The web giant also sees phishing as a significant threat and found that a third of customer inquiries were for lost credentials.

“From a security perspective, eliminating passwords from the user authentication process reduces damage from list-based attacks, and from a usability perspective, providing a method of authentication which does not rely on remembering passwords prevents situations where a user cannot log in because they forgot their password,” the case study states.

The replacement for Yahoo Japan is either authentication by one-time codes sent by SMS, or the Fast Identity Online (FIDO) standard.

When using SMS, the company likes to use techniques that allow Apple’s iOS and Google’s Chrome browsers to read and enter incoming one-time passwords so users don’t have to do anything. to arrange authentication.

Users are encouraged to use authenticator apps that work with FIDO and WebAuthn, with one-time codes generated on the device used to access Yahoo Japan.

“The biggest challenge in delivering passwordless accounts isn’t adding authentication methods, but popularizing the use of authenticators,” the case study says. The user experience is therefore paramount.
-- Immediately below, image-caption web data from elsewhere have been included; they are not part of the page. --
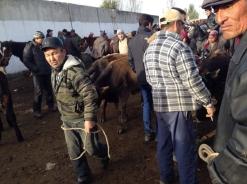 Karakol Cattle Market 12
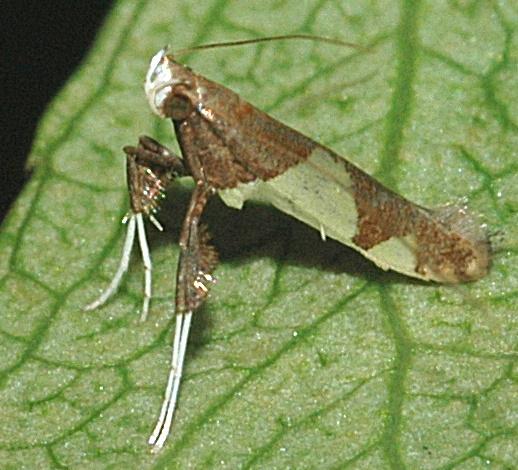 Strange Insect - Caloptilia bimaculatella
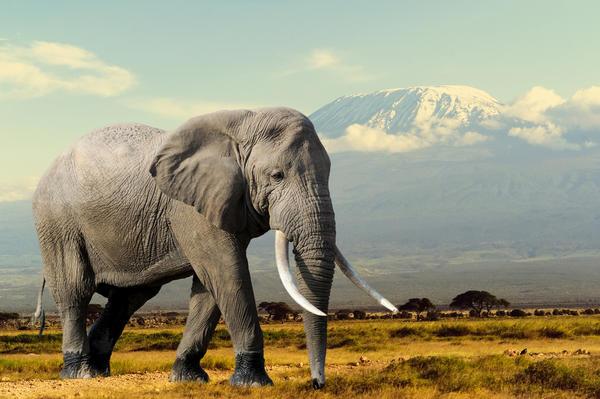 Символы дня: слон, ключ, свисток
Yahoo Japan has therefore taken advantage of awkward moments to promote adoption – when users sign up for services like e-commerce that have a high potential for fraud, or reset forgotten passwords, they receive suggestions to adopt more secure and easier to use authentication methods.

Users are encouraged to use the same authentication method on all their devices, but Yahoo ! Japan recognizes that this is not easy or possible for everyone, and will therefore tolerate mixed methods. The company also plans to leverage multiple methods for the foreseeable future.

The company’s efforts have worked, in two dimensions.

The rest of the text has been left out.